The NSI Bill contemplates:

  • mandatory pre-closing notification requirements for transactions involving specific listed industry sectors;
  • a voluntary notification process for transactions not involving a listed sector but which still may raise national security concerns; and
  • a “call in” power to screen transactions either not requiring notification or, where notification has been made, a decision is made within 30 business days of filing that a more detailed assessment is required.

While still under consultation until January 6, 2021, the proposed listed industry sectors are:

  • Advanced Materials
  • Advanced Robotics
  • Artificial Intelligence
  • Civil Nuclear
  • Communications
  • Computing Hardware
  • Critical Suppliers to Government
  • Critical Suppliers to the Emergency Services
  • Cryptographic Authentication
  • Data Infrastructure
  • Defence
  • Energy
  • Engineering Biology
  • Military and Dual Use
  • Quantum Technologies
  • Satellite and Space Technologies
  • Transport

The UK government expects to receive between 1,000 and 1,830 notifications per year, of which 70 to 95 will be subjected to detailed national security assessments.

Whether or not voluntary notification has been made, the UK government has the power to “call in” a covered transaction which has taken place up to 6 months after it became aware of the transaction so long as it is done within 5 years of the acquisition. Where the acquisition was subject to mandatory notification, the 5-year time limit does not apply. As a transitionary measure, if the government becomes aware of the transaction on or after November 12, 2020 and before the NSI Bill becomes law, it retains the right to “call in” the transaction up to 6 months after the law comes into force.

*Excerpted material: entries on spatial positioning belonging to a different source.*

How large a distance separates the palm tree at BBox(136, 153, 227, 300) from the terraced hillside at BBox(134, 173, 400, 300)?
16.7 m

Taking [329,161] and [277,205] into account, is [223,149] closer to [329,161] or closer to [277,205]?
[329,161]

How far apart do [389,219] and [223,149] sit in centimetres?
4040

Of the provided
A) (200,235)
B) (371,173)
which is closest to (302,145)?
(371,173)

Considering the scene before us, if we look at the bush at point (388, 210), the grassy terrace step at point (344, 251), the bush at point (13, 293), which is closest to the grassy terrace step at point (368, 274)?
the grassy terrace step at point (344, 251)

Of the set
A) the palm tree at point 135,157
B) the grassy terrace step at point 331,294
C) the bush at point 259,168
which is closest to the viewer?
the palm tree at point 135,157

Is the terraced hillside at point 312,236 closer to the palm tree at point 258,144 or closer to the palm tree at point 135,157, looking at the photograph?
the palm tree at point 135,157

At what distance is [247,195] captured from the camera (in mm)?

The NSI Bill includes strict penalties for non-compliance. A company may face financial sanctions equaling the higher of 5% of global turnover and £10 million for contravening the new regime. An officer of a company could face fines of up to £10 million and criminal sanctions of up to 5 years’ imprisonment if an offence committed by a company was consented to by the officer, involved the officer, or resulted from the officer’s neglect.

Currently national security concerns are addressed under the Enterprise Act 2002.

The introduction of the NSI Bill provides further evidence of the ongoing expansion, not just in the UK but in other developed economies, of the list of investments that could potentially attract national security reviews. Initially, security reviews appeared to be focussed on security risks associated principally with the defence industries but were subsequently broadened to include critical infrastructure and now include advanced technology and personal data.

Canada’s national security legislation and policies have seen a similar enlarging of what Canada considers sensitive industry sectors, only in part due to the COVID-19 pandemic.

The NSI Bill also appears to reach further than Canada’s legislation in some respects. The 5-year time limit to “call in” a transaction creates a period of transactional uncertainty that is significantly longer than that which exists in Canada. Including temporary extensions implemented during the pandemic, the Canadian government must indicate whether it will take further action regarding a national security review within:

  • 60 days (a temporary increase of 15 days from the normal 45-day period) of the filing of an application for review or notification of transaction, if such a filing is required under the Investment Canada Act; or
  • 180 days (a temporary increase of 135 days from the normal 45-day period) of a transaction being implemented where a filing is not required.[1]

Given the shared security interests of the “Five Eyes” intelligence alliance of which Canada, the UK, Australia and the United States are all members, investors and their advisers will need to keep in mind, in planning investments touching on Canada, not only the national security legislation and policies of Canada but also the interests of its allies.

There is nothing new in this. In 2009, following the introduction of Canada’s national security investment review process, Canada intervened at the last stage of a proposed plan of arrangement in which Canadian incorporated Forsys Metals Corp. was to be acquired by non-Canadian controlled George Forrest International Afrique S.P.R.L. Subsequent to this action, documentation published by WikiLeaks evidenced that the US government had expressed security concerns about this transaction to Canada.

One would reasonably expect that Canada has continued to cooperate and consult with its allies in carrying out its national security reviews. The fact that each of Canada, Australia and the UK have been granted “excepted foreign states” status in the United States under the regulations implementing the Foreign Investment Risk Review Modernization Act of 2018 is suggestive of the community of interests that these nations share when it comes to national security reviews and the regulation of foreign investment.